Then I think your best bet is to use as many “whole” ingredients as possible to keep the integrity of the meat and not muddy your flavors too much. Start with a high-quality sweet and smoky dark chili powder and/or some nice dried whole chilis such as poblanos which hardly have any heat, or some other mild dried chilis. A good paprika doesn’t hurt. Whole peeled, hand-crushed tomatoes or at least hand-diced if you’re going the tomato route, large whole cloves of garlic, any herbs you use (in chili I wouldn’t go crazy, and thyme is my absolute favorite herb for venison) keep them bundled, and onions or whatever other veg (I like celery a lot for some reason, but only a couple of stalks) I tend to keep diced but not super finely, just chunky enough to chew but fit on the same spoonful as other ingredients. Remove herb stalks, pepper stems, etc after they’ve cooked down, and blend up any large hunks of tomato/peppers and garlic if you’re feeling like a mad scientist then toss them back in and let it groove.

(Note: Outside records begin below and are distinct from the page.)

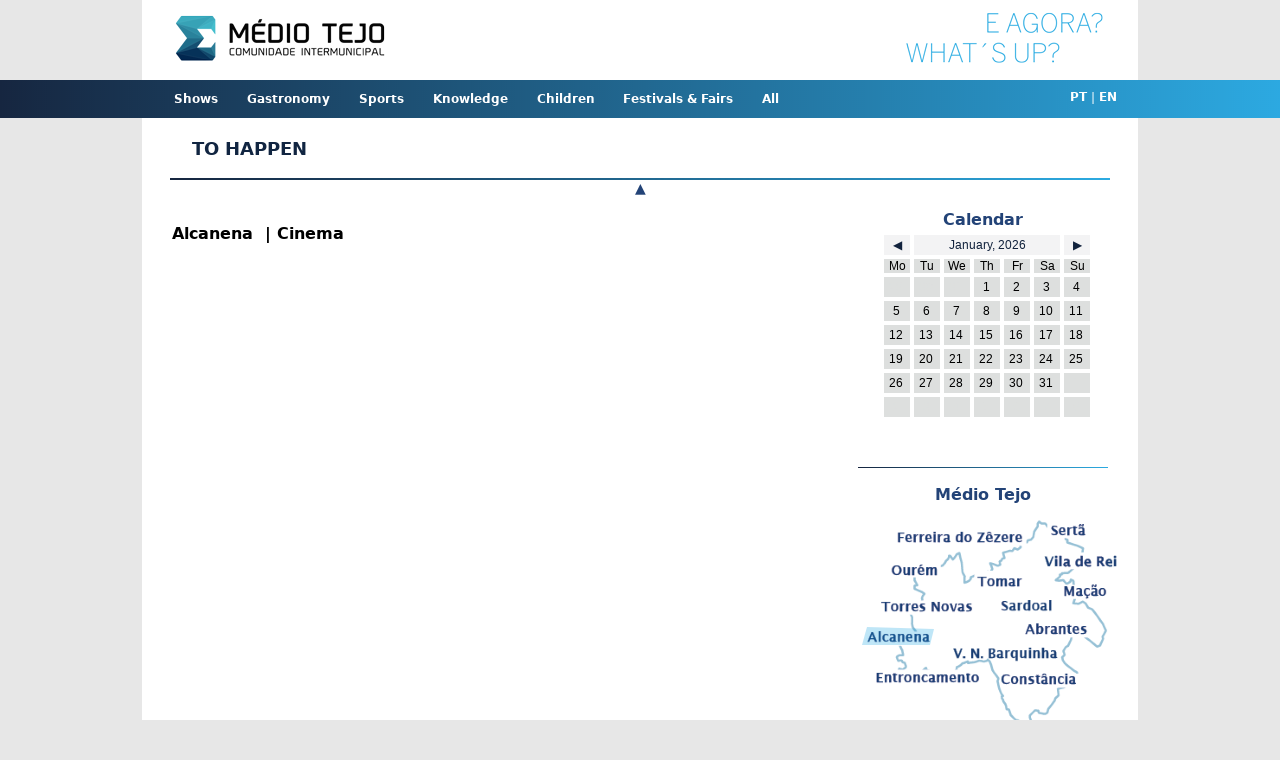

--- FILE ---
content_type: text/css
request_url: http://agenda.mediotejo.pt/scripts/datepicker/css/datepicker.css
body_size: 4490
content:
div.datepicker {
	position: relative;
	font-family: Arial, Helvetica, sans-serif;
	font-size: 12px;
	width: 196px;
	height: 147px;
	position: absolute;
	cursor: default;
	top: 0;
	left: 0;
	display: none;
}
.datepickerContainer {
	/*background: #CCC;*/
	position: absolute;
	top: 0px;
	left: 0px;
}
.datepickerBorderT {
	position: absolute;
	left: 10px;
	top: 0;
	right: 10px;
	height: 10px;
	background: url(../images/datepicker_t.png);
}
.datepickerBorderB {
	position: absolute;
	left: 10px;
	bottom: 0;
	right: 10px;
	height: 10px;
	background: url(../images/datepicker_b.png);
}
.datepickerBorderL {
	position: absolute;
	left: 0;
	bottom: 10px;
	top: 10px;
	width: 10px;
	background: url(../images/datepicker_l.png);
}
.datepickerBorderR {
	position: absolute;
	right: 0;
	bottom: 10px;
	top: 10px;
	width: 10px;
	background: url(../images/datepicker_r.png);
}
.datepickerBorderTL {
	position: absolute;
	top: 0;
	left: 0;
	width: 10px;
	height: 10px;
	background: url(../images/datepicker_tl.png);
}
.datepickerBorderTR {
	position: absolute;
	top: 0;
	right: 0;
	width: 10px;
	height: 10px;
	background: url(../images/datepicker_tr.png);
}
.datepickerBorderBL {
	position: absolute;
	bottom: 0;
	left: 0;
	width: 10px;
	height: 10px;
	background: url(../images/datepicker_bl.png);
}
.datepickerBorderBR {
	position: absolute;
	bottom: 0;
	right: 0;
	width: 10px;
	height: 10px;
	background: url(../images/datepicker_br.png);
}
.datepickerHidden {
	display: none;
}
div.datepicker table {
	border-collapse:collapse;
	/*border-collapse:separate;*/
	
}
div.datepicker table .datepickerViewDays{
	border-spacing: 4px;
    border-collapse: separate;
}
div.datepicker table .datepickerViewDays td,
div.datepicker table .datepickerViewDays th{
	background-color:#DDDFDE;
	/*padding:2px;*/
}
div.datepicker a {
	/*color: #eee;*/
	text-decoration: none;
	cursor: default;
	outline: none;
}
div.datepicker table td {
	text-align: center;
	padding: 2px;
	margin: 0;
	/*background-color:#CCC;
	padding:2px;*/
}
div.datepicker th {
	text-align: center;
	/*color: #999;*/
	color:#000;
	font-weight: normal;
}
div.datepicker tbody th {
	text-align: center;
}
div.datepicker tbody a {
	display: block;
}
.datepickerDays a {
	width: 20px;
	line-height: 16px;
	height: 16px;
	padding-right: 2px;
}
.datepickerYears a,
.datepickerMonths a{
	width: 44px;
	line-height: 36px;
	height: 36px;
	text-align: center;
}
td.datepickerNotInMonth a {
	color: #DDDFDE;
}
div.datepicker table .datepickerViewDays td.datepickerSelected,
tbody.datepickerDays td.datepickerSelected{
	/*background: #136A9F;*/
	/*border:2px #0000FF solid;*/
	background-color:#FF0;
}
tbody.datepickerDays td.datepickerNotInMonth.datepickerSelected {
	/*background: #17384d;*/
	border:2px #0000FF solid;
}
tbody.datepickerYears td.datepickerSelected,
tbody.datepickerMonths td.datepickerSelected{
	/*background: #17384d;*/
	border:2px #0000FF solid;
}
div.datepicker a:hover,
div.datepicker a:hover {
	color: #666;
	cursor: pointer;
	text-decoration:underline;
}
div.datepicker td.datepickerNotInMonth a:hover {
	color: #DDDFDE;	
	cursor: default;
}
div.datepicker tbody th {
	text-align: center;
}
.datepickerSpace div {
	width: 20px;
}
.datepickerGoNext a,
.datepickerGoPrev a,
.datepickerMonth a {
	text-align: center;
	height: 20px;
	line-height: 20px;
	background-color:#F3F3F4;
	color:#12233D;
	min-width:100%;
}
.datepickerGoNext a {
	float: right;
	width: 20px;
	color:#12233D;
}
.datepickerGoPrev a {
	float: left;
	width: 20px;
	color:#12233D;
}
table.datepickerViewDays tbody.datepickerMonths,
table.datepickerViewDays tbody.datepickerYears {
	display: none;
}
table.datepickerViewMonths tbody.datepickerDays,
table.datepickerViewMonths tbody.datepickerYears,
table.datepickerViewMonths tr.datepickerDoW {
	display: none;
}
table.datepickerViewYears tbody.datepickerDays,
table.datepickerViewYears tbody.datepickerMonths,
table.datepickerViewYears tr.datepickerDoW {
	display: none;
}
td.datepickerDisabled a,
td.datepickerDisabled.datepickerNotInMonth a{
	color: #333;
}
td.datepickerDisabled a:hover {
	color: #333;
}
td.datepickerSpecial a {
	background: #700;
}
td.datepickerSpecial.datepickerSelected a {
	/*background: #a00;*/
	border:2px #0000FF solid;
}
.datepickerViewDays td{
	padding:10px;
}
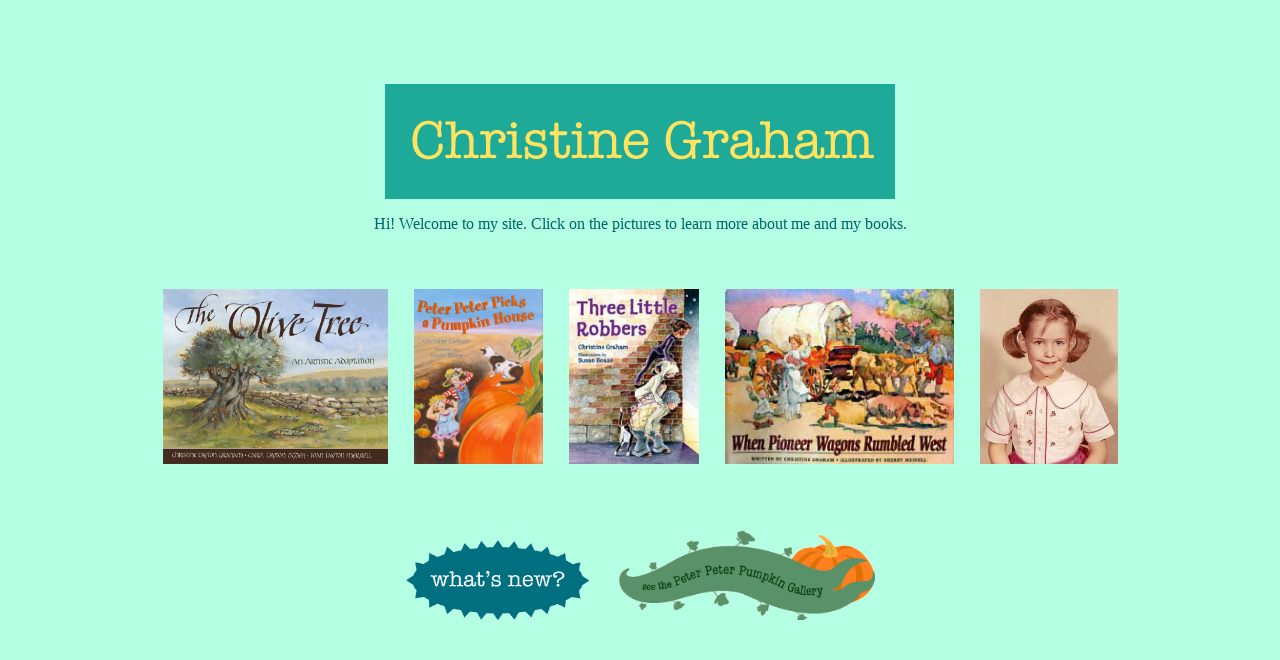

--- FILE ---
content_type: text/html
request_url: http://www.christinegrahambooks.com/
body_size: 911
content:
<!DOCTYPE html PUBLIC "-//W3C//DTD XHTML 1.0 Transitional//EN" "http://www.w3.org/TR/xhtml1/DTD/xhtml1-transitional.dtd">
<html xmlns="http://www.w3.org/1999/xhtml">
<head>
<meta http-equiv="Content-Type" content="text/html; charset=UTF-8" />
<title>Christine Graham Books</title>

<style type="text/css">
<!--
body {
	background-color: #B4FFE4;
	background-repeat: repeat;
}
img {
	border-top-style: none;
	border-right-style: none;
	border-bottom-style: none;
	border-left-style: none;
}
.image {
	padding-top: 40px;
	padding-right: 13px;
	padding-bottom: 10px;
	padding-left: 13px;
}
.words {
	color: #006666;
}
-->
</style>
<link rel="shortcut icon" href="../chrisIcon.ico" />
</head>

<body>
<p>&nbsp;</p>
<p>&nbsp;</p>
<div align="center">
  <p><img src="images/mainChrisTitle2.gif" width="510" height="115" /></p>
</div>
<div align="left"></div>
<div align="center"><span class="words">Hi! Welcome to my site. Click on the pictures to learn more about me and my books.</span></div>
<div align="center">
  <p><a href="olivetree.html"><img src="images/oliveTreeCoverMed.jpg" alt="The Olive Tree" width="225" height="175" class="image" /></a><a href="peter.html"><img src="images/peterpeter.jpg" alt="Peter Peter Picks a Pumpkin House" width="129" height="175" class="image" /></a><a href="robbers.html"><img src="images/robbers.jpg" alt="Three Little Robbers" width="130" height="175" class="image" /></a><a href="pioneers.html"><img src="images/wagonsPlaceholder.jpg" alt="When Pioneer Wagons Rumbled West" width="229" height="175" class="image" /></a><a href="about.html"><img src="images/age4or5.jpg" alt="About Me" width="138" height="175" class="image" /></a></p>
</div>
<div align="center"><a href="upcoming.html"><img src="images/whatsnew.gif" alt="What's New" width="183" height="80" class="image" /></a> <a href="pumpkinGallery.html"><img src="images/peterBannerSmall.gif" alt="See the Peter Peter Pumpkin Gallery" width="256" height="90" class="image" /></a></div>
</body>
</html>
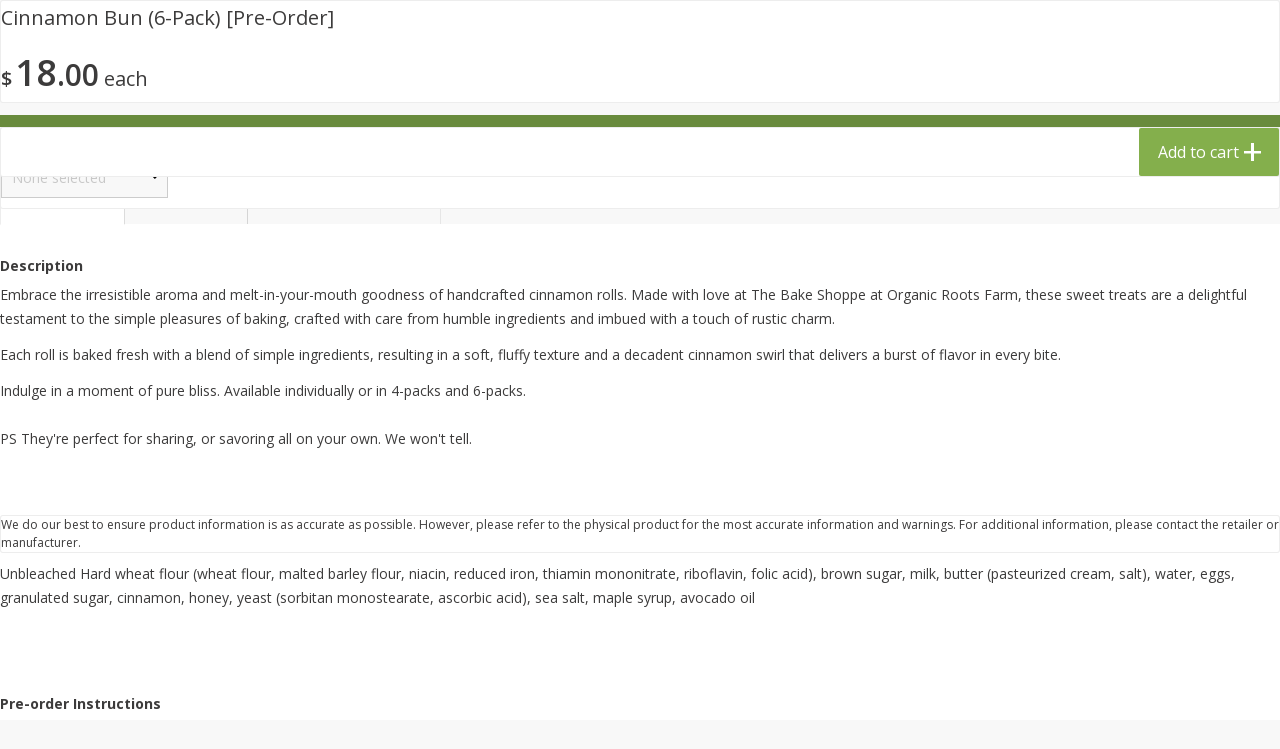

--- FILE ---
content_type: image/svg+xml
request_url: https://shop.essentialhealthct.com/assets/icons/tags/sugar-free-7ab843da68db6d7e5ffd1cab6493eaf3.svg
body_size: 971
content:
<svg xmlns="http://www.w3.org/2000/svg" width="24" height="24" viewBox="0 0 24 24">
  <g fill="none" fill-rule="evenodd">
    <path fill="#ff74a8" fill-rule="nonzero" d="M12,24 C5.372583,24 0,18.627417 0,12 C0,5.372583 5.372583,0 12,0 C18.627417,0 24,5.372583 24,12 C24,18.627417 18.627417,24 12,24 Z"/>
    <polygon fill="#FFF" points="3.614 21.5 2.5 19.829 20.329 2 22 3.671"/>
    <g transform="translate(4 4)">
      <path fill="#ff74a8" fill-rule="nonzero" d="M5.53107728,0.722877132 L5.58723318,0.687893807 C6.13494848,0.371340579 6.72976432,0.228654157 7.37343985,0.228654157 C8.00612153,0.228654157 8.60041969,0.364857112 9.05869822,0.631027677 L15,3.63658888 L15,4.55878627 L14.9999989,9.72432885 C15.0014724,10.9224975 14.29035,12.169417 13.3023233,12.7351832 L8.58201204,15.7233842 L8.0751069,15.4663625 L7.82154537,15.3377964 L2.75837612,12.7682502 C1.71777942,12.1700876 0.99718715,10.9252587 0.997556159,9.72546408 L1.00037863,3.75789835 L5.53107728,0.722877132 Z"/>
      <path fill="#FFF" d="M6.08762395,1.55369348 L6.11677548,1.53558312 C6.49910925,1.31587467 6.93187792,1.22865416 7.37343985,1.22865416 C7.8152557,1.22865416 8.24765707,1.31583799 8.60729502,1.52334777 L14,4.25138709 L14,4.5587862 L13.9999996,9.72555864 C14.0010369,10.5690611 13.4781071,11.4825291 12.7674411,11.8902566 L8.52733735,14.5744614 L8.27388478,14.4459506 L3.25673419,11.9012789 C2.52648903,11.4815146 1.99729725,10.567433 1.99755605,9.72593704 L2.00012621,4.29182358 L6.08762395,1.55369348 Z"/>
      <path fill="#ff74a8" fill-rule="nonzero" d="M8 8.5C8 8.22385763 8.22385763 8 8.5 8 8.77614237 8 9 8.22385763 9 8.5L9 12.5C9 12.7761424 8.77614237 13 8.5 13 8.22385763 13 8 12.7761424 8 12.5L8 8.5zM3.7763932 5.9472136C3.52940395 5.82371897 3.42929178 5.52338245 3.5527864 5.2763932 3.67628103 5.02940395 3.97661755 4.92929178 4.2236068 5.0527864L7.2236068 6.5527864C7.47059605 6.67628103 7.57070822 6.97661755 7.4472136 7.2236068 7.32371897 7.47059605 7.02338245 7.57070822 6.7763932 7.4472136L3.7763932 5.9472136zM9.75724788 7.42874646C9.52045774 7.57082054 9.21332762 7.49403801 9.07125354 7.25724788 8.92917946 7.02045774 9.00596199 6.71332762 9.24275212 6.57125354L11.7427521 5.07125354C11.9795423 4.92917946 12.2866724 5.00596199 12.4287465 5.24275212 12.5708205 5.47954226 12.494038 5.78667238 12.2572479 5.92874646L9.75724788 7.42874646z"/>
    </g>
  </g>
</svg>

Beans (if you’re using them) would be the only exception to my fresh-is-best policy on ground-meat chili, as I’m just too damn lazy to do the dried bean thing. I like red kidney beans or black beans and I drain them well ahead of time; bean juice is nasty to me.
Thin it out with beer (my favorite), red wine (my mom’s recipe), or beef/venison broth, and thicken it up with corn starch (a little at a time).
That’s all I got. Good chili is more like a good jazz tune than a classical concerto, full of riffed nuance and improvised noodling that can always be replicated but never quite duplicated.